Dünya’nın konumu, Güneş’in, Ay’ın varlığı, bunların Dünya’ya uzaklıkları, Samanyolu galaksisi içindeki yerleri, büyüklükleri, eğimleri, yörüngeleri, içerdikleri tüm gazlar, moleküller, atomlar, insanın var olması için sürekliliğini korur.

İnsanlardan birçoğu kendisi için her an yaratılan güzelliklerin farkında olsa da olmasa da bu devamlık hiç bir zaman değişmez. İnsanın var olması için özel olarak yaratılan koşullar, her saniye soluduğumuz oksijen bizim için devamlı yaratılır. Allah her an hareket halinde olan atomları ve daha sayısız detayları bizim için sürekli yaratılmaya devam eder. İnsan, hayatta kalabilmesini sağlayacak sayısız nimetle birlikte kusursuz bir şekilde yaratıldığı üzerinde çok düşünmelidir.

Allah, öylesine kapsamlı detaylar yaratır ki, bu dünyanın an an zihnimizde yaratılan birer görüntüler bütünü olduğuna kanaat getirmek kimi zaman zorlaşır.
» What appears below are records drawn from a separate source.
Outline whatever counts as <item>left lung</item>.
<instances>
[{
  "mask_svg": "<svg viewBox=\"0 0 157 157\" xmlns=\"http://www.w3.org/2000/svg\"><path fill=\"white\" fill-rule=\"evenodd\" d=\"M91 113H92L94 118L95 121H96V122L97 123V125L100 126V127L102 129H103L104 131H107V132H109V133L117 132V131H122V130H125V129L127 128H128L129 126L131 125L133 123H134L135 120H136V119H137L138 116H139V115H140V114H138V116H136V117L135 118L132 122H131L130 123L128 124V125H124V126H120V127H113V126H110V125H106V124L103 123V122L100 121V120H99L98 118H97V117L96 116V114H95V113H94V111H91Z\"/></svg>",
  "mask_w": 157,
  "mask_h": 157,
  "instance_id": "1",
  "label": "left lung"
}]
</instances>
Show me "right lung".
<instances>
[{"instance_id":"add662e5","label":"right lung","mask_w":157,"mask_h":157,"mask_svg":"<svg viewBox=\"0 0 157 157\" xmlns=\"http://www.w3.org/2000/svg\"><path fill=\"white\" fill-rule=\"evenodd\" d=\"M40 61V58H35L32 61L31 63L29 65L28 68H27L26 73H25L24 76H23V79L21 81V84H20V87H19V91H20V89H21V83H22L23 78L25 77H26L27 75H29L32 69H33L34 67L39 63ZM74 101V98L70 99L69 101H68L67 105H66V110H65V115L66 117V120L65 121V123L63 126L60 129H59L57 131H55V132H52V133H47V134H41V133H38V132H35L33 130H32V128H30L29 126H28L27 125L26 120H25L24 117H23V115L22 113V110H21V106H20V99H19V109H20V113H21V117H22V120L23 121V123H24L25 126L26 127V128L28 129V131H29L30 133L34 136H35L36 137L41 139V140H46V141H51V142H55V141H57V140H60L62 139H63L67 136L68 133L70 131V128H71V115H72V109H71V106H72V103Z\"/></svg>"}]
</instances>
Çünkü Rabbimizin adetullahına göre, Allah’ın yarattığı detaylardaki süreklilik durmaksızın devam eder. Bu, Allah’ın yaratma sanatıdır. Allah ayetinde, “Göklerde ve yerde olan ne varsa O’ndan ister. O, her gün bir iştedir” (Rahman Suresi, 29) şeklinde buyurmaktadır.

Allah’tan sürekli olarak insanlara bir vaat vardır ve bu kusursuz şekilde gerçekleşmektedir. İşte bu gerçek, yaratılıştaki sırrı anlamak için önemlidir. Allah, insanı yaratıp, ona vaat ettiğini, yani ahiret yaratmasını mutlaka gerçekleştirecektir.

İşte bu sebeple Allah, ruhun devamlı olduğunu bize çeşitli vesilelerle sürekli olarak hatırlatır. Bunun için Allah, her şeyde bir devamlılık var eder.

Dünya, Güneş etrafında döndüğü için değil, Allah dilediği için mevsimler peş peşe gelir. Bir çekim kuvveti olduğundan değil, Allah dilediği için Dünya sürekli dönmektedir. Allah dilediği için Güneş sürekli doğar, Allah dilediği için sürekli gece olur. Allah dilediği için DNA durmaksızın kopyalanır, hücreler devamlı yenilenir. Çünkü Allah her şeyi bir süreklilik içinde yaratmıştır. Bu, Allah’ın yaratmasındaki muhteşemliğin bir başka tecellisidir. Ve işte bu devamlılık, insanın ahireti anlaması için bir işarettir.

Bizler, hiç durmaksızın Allah’ın koruması ve nimeti altında yaşarız. Allah bizleri hiç durmaksızın ağırlar, bizlere güzellik ve bereket sunar. Allah’ın yüce kudreti, merhameti ve sevgisi kesintisiz olarak üzerimizdedir.

Beynimizin içinde kusursuzca, kapsamlı ve güzelliklerle dolu olarak yaratılmış olan dünyamız, bize Allah’ın lütfudur. Bizleri de, yaşadıklarımızı ve gördüklerimizi de, nimet olarak bize gelenleri de, hislerimizi ve düşüncelerimizi de Allah yaratır. İşte bu nedenle sevilmeye, övülmeye, yüceltilmeye layık olan tüm âlemlerin Sahibi ve Yaratıcısı olan, lütfu geniş olan yüce Rabbimiz Allah’tır.

“Şüphesiz, senin Rabbin, insanlara karşı büyük lütuf (fazl) sahibidir, ancak insanların çoğu şükretmiyorlar” (Neml Suresi, 73).

Geçtiğimiz yüzyılın değerli İslam âlimi Bediüzzaman Said Nursi, bu gerçeği şu sözlerle ifade etmiştir: “Başını kaldır, gözünü aç! Şu kâinat kitab-ı kebirine bir bak; göreceksin ki; o kâinat heyet-i mecmuası üstünde, büyüklüğü nispetinde bir vuzuh (netlik) ile hatem-i vahdeti (tekliğin mührünü) gösteriyor.”